August 27th, 2010
Can you scrape together enough money to attend this auction?
The 1963 Aston Martin DB5 was an improved DB4. The DB5 is famous for being the first and most recognized cinematic James Bond car. It has been featured in several films, most notably Goldfinger, Thunderball, GoldenEye, Tomorrow Never Dies, and Casino Royale.

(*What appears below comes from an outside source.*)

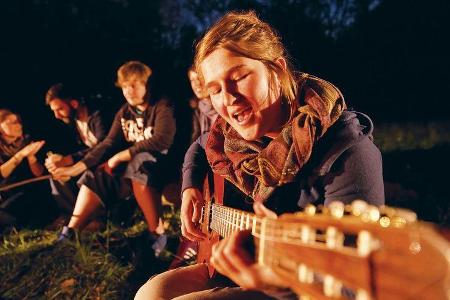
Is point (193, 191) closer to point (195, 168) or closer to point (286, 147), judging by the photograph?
point (195, 168)

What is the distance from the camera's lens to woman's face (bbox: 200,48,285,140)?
71.7 inches

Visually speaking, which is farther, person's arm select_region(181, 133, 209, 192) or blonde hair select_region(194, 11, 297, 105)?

The world’s most recognizable car
This has to be one of the most famous and maybe the best known car in the world – the 1964 Aston Martin DB5 driven by Sean Connery in the movies ‘Goldfinger’ and ‘Thunderball’. And on October 27, in an auction room in London, it is expected to sell for anywhere up to $8 million. At the time of the making of the movies, two standard Aston Martins were modified for Goldfinger with what “Q” would have described as “all the usual refinements”: pop-up machine guns, tire shredders, bullet-proof screen, revolving number plates and ejector seat. But this one – FMP 7B – is the only survivor.
History
American DJ and radio-station owner Jerry Lee bought the car from Aston Martin in 1969 for a bargain $12,000. He has owned the car ever since and has only shown it twice in public since 1977. It has spent most of its life on display in his house and has never been restored. So it’s reassuringly tatty. The grey leather seats graced by the young Connery are worn to a beautiful patina, and the long, heavy tire shredder – which doesn’t pop out, but needs to be attached by hand, lies casually tossed in the back, along with the big hammer needed to fix it in place. Knowing its next owner will want to drive it, the auctioneer has given the mechanics and the gadgets a makeover.
It goes
So the 210kW, four-liter straight-six motor starts instantly, makes a hard, loud howl when worked and provides acceleration that still feels fairly urgent even by modern standards. As you drive, your thumb keeps flipping up the lid that covers the ejector seat trigger in the gear knob; fortunately for your passenger, it’s one of the few gadgets that doesn’t work. The phone hidden in the door won’t get you through to M, but the “radar scanner” hidden behind a
The secret panel hidden in the armrest controls the good stuff. The switches marked “oil”, “nails” and “smoke” don’t do what they promise, but “m-gun” really does make the front machine guns poke out, “bullet-screen” erects the rear shield and the rotary switch marked S, B and F rotates the Swiss, British and French plates. It’s these details that mean this car could sell for more than 30 times what you’d pay for a standard DB5.
Bumpers
Is it worth it all this money? Watch the reaction of other road users when you extend the ramming bumpers in traffic and $8 million will feel like a bargain.